The Association of British Insurers (ABI) has revealed that the number of travel insurance claims made in 2017 increased by 30,000 year-on-year to 510,000, costing £385 million and amounting to one claim every minute throughout the year. This is the highest amount paid since the £455 million Icelandic ash cloud payouts of 2010 and was largely driven by a significant rise in cancellation claims.
After a slight (£2 million) increase, medical expenses still make up a majority of the £385 million claims paid, despite an 11% increase in the value of claims for trip cancellations from £130 million to £145 million. Medical expense continue to be the most expensive type of claim, with an average of nearly £1,300 and many claims climbing to the tens of thousands of pounds.
The significant increase in cancellation claims was driven by notable airline disruption, restrictive bad weather at home and abroad, as well as the cost of the average family holiday increasing by more than £500 in 2017 according to some estimates*. This further highlights the importance of buying your travel insurance as soon as you book your holiday – not at the last minute.
- 510,000 claims made in 2017 costing £385 million – more than £1 million every day. This represents a year-on-year increase of 30,000 claims and £16 million.
- 159,000 travellers requiring medical treatment were supported by insurers costing £201 million. One Brit required £90,000 of treatment for a fractured rib and punctured lung, whilst another required a £20,000 payout to treat a blocked intestine. Even a smaller injury, such as damage to a knee ligament, cost as much as £3,800 to treat.

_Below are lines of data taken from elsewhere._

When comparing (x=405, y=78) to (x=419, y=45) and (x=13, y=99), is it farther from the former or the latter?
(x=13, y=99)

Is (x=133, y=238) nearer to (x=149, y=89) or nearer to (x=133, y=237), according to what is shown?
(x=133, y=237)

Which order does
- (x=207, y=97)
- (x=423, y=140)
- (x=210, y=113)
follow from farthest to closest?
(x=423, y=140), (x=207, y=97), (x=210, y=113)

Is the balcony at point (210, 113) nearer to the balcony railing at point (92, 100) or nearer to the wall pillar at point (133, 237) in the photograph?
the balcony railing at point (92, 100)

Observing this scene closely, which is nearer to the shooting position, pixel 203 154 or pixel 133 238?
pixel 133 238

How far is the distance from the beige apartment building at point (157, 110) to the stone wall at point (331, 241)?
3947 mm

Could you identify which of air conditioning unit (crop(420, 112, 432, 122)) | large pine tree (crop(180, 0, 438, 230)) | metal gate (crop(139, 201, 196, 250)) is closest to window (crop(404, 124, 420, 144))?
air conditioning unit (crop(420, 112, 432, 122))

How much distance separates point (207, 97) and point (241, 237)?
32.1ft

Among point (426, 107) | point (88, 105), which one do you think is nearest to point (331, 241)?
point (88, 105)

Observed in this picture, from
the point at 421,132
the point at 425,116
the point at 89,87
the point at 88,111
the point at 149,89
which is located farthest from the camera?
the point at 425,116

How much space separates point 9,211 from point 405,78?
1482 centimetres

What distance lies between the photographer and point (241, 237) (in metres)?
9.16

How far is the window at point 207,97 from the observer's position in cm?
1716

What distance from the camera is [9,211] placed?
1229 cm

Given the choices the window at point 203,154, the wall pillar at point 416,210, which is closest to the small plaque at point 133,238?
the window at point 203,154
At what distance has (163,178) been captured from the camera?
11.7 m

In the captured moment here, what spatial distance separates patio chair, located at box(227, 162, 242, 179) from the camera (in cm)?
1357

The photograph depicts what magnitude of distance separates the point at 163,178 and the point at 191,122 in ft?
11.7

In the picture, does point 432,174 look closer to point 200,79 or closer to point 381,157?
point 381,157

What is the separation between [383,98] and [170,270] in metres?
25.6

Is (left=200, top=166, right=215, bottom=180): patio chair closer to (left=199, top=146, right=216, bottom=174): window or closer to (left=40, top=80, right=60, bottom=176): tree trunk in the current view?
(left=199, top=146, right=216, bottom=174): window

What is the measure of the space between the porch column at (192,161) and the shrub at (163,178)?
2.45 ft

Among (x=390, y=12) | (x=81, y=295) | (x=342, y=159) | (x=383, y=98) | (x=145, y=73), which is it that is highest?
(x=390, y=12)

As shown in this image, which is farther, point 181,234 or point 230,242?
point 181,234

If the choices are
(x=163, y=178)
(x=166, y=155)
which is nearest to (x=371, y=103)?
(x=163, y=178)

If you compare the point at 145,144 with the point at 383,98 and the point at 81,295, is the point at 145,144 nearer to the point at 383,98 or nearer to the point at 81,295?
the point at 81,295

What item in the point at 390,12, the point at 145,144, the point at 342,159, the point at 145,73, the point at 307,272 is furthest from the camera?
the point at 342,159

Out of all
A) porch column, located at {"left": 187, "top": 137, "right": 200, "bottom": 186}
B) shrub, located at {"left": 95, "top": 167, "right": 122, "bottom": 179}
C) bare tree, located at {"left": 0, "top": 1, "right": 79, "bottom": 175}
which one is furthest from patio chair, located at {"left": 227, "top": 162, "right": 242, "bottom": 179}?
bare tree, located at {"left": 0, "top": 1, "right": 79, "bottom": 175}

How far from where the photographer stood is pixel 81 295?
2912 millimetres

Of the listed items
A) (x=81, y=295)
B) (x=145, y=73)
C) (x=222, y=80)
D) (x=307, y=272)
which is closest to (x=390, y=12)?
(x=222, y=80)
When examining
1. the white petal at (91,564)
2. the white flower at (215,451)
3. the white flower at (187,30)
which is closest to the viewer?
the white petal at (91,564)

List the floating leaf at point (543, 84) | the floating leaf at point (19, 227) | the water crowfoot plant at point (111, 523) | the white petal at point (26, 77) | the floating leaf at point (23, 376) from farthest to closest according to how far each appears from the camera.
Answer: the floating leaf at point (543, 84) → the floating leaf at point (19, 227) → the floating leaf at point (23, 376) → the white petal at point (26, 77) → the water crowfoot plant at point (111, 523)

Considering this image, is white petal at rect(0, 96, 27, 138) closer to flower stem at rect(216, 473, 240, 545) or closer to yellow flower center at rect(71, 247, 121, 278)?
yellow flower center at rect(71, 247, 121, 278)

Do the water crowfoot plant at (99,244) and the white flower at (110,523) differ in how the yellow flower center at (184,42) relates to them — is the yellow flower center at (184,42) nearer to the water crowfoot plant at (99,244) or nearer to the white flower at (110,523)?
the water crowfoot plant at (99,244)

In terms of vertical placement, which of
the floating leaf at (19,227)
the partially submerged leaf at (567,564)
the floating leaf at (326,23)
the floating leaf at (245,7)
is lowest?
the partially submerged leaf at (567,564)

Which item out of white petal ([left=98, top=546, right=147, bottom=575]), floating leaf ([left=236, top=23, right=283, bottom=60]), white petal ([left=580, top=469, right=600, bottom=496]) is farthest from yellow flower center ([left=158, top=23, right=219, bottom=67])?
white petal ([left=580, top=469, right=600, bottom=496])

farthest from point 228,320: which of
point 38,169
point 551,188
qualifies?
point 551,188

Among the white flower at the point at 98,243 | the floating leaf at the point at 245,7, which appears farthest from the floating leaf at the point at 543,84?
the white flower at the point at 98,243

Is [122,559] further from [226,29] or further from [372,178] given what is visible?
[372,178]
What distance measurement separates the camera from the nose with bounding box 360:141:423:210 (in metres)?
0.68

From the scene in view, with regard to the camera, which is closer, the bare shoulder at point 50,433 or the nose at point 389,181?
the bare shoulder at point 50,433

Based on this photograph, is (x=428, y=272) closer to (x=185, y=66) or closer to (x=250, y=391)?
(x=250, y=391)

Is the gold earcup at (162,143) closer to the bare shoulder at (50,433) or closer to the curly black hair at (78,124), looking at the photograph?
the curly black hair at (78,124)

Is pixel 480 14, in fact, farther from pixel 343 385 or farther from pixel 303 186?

- £145 million was paid out on 174,000 claims for cancelled holidays (up from 159,000 in 2016), whilst 86,000 people received £17 million of support following their baggage being delayed and money lost whilst travelling.
- Medical expenses therefore accounted for 52% of claims costs, cancellations accounted for 38% and lost baggage or money accounted for 4%.
The cost of medical expenses far outweighed any non-medical claims. For example, a millennial’s average medical claim was three times more expensive than their average non-medical claim (£261 compared with £812).
Commenting on the latest statistics, the ABI’s Policy Adviser for Travel, Charlie Campbell, said, “Travel insurance acts as your guardian angel when overseas and should be an essential element of your holiday shopping list. Insurers are paying out £1 million every day to cover the unexpected costs of illness, injury or cancellation.
“Medical expenses can often cost tens of thousands of pounds, whilst the large increase in cancellation claims shows just how important it is to purchase your cover as early as possible. Our question to consumers today is: can you afford to not have travel insurance?”
Tips to make sure you are covered against the unexpected when travelling abroad:
Shop around. Travel insurance policies vary to suit different needs so it’s essential to shop around, and know that the cheapest policy may not cover all that you need.
Get an EHIC. Make sure you have a valid European Health Insurance Card (EHIC) when travelling in Europe. It is free and gives you access to state-provided healthcare available to a resident. However, it is not a substitute for having travel insurance as it will not cover all medical costs , or the cost of emergency repatriation back to the UK.
Take care and stay safe. Holidays should be fun and relaxing, but take care and act responsibly. Drink alcohol responsibility, check safety before taking part in any activity, and follow laws and customs. Generally, travel insurance policies will not cover accidents if someone has not taken reasonable care or had excessive amounts of alcohol.
Check FCO advice. Check the Foreign and Commonwealth Office travel advice and information pages for your destination before you travel.
Declare any medical conditions upfront. Tell your insurer about any medical conditions when you take out a travel insurance policy. If you have a pre-existing medical condition, specialist insurers can help find the right cover for you - or speak to a broker.
Know how to contact your insurer if you need to. Make sure you take note of your insurer’s emergency phone number. If something happens when you’re on holiday and you need to make a claim, call your insurer first who can help.